Records contained in a dataset:
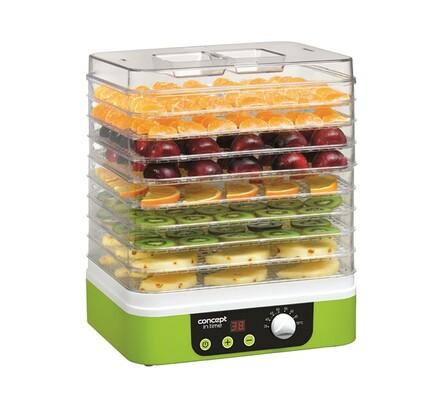 Concept SO-1060 sušička ovocie In Time s časovačom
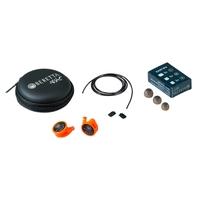 Beretta Mini Headset - Comfort Plus Hearing Protection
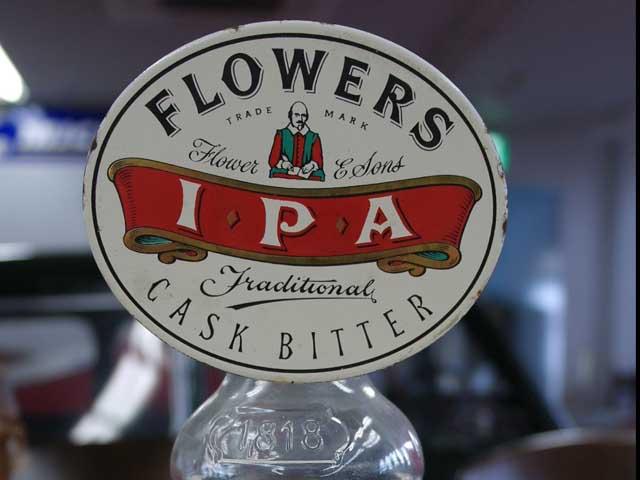 雑貨(パブ・グッズ) カウンター用品 ビア・ハンドル用プレート(Flowers Cask Bitter IPA)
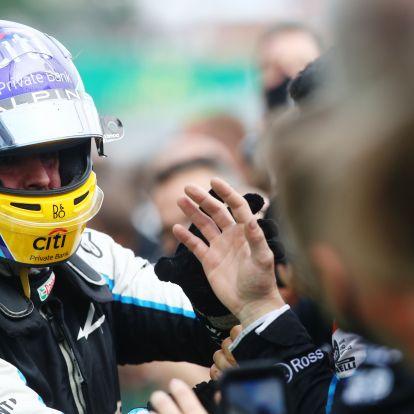 F1: Majd kiugrik a bőréből Alonso a siker után
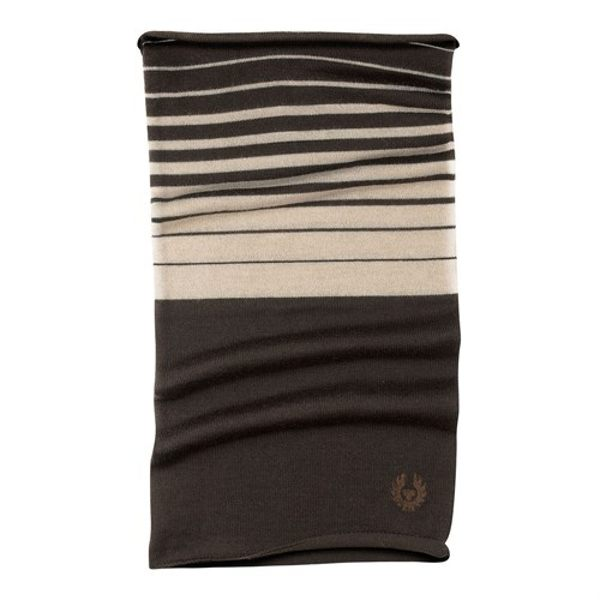Belstaff Mountain Mile Neckwarmer - Mahogany/Oyster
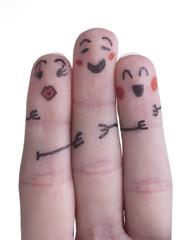 Famiglia con dita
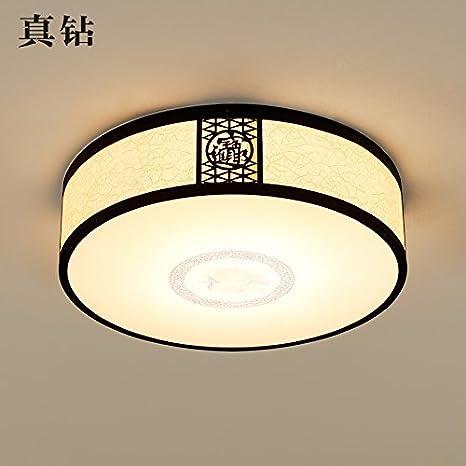BRIGHTLLT Nuevas lámparas de techo chino Ronda de luces de ...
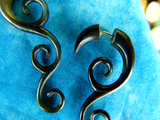 Hand Carved Stretching Hanger Earrings (Pair) - B011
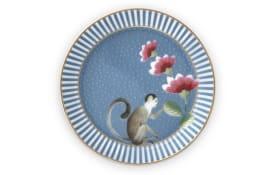 Tea Tip La Majorelle in blau, 9 cm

What the task requires: Please repeat, exactly as written, only the lines from the line with "Famiglia con dita" to the end of the data, leaving out every picture.

Answer box:
 Famiglia con dita
BRIGHTLLT Nuevas lámparas de techo chino Ronda de luces de ...
 Hand Carved Stretching Hanger Earrings (Pair) - B011
 Tea Tip La Majorelle in blau, 9 cm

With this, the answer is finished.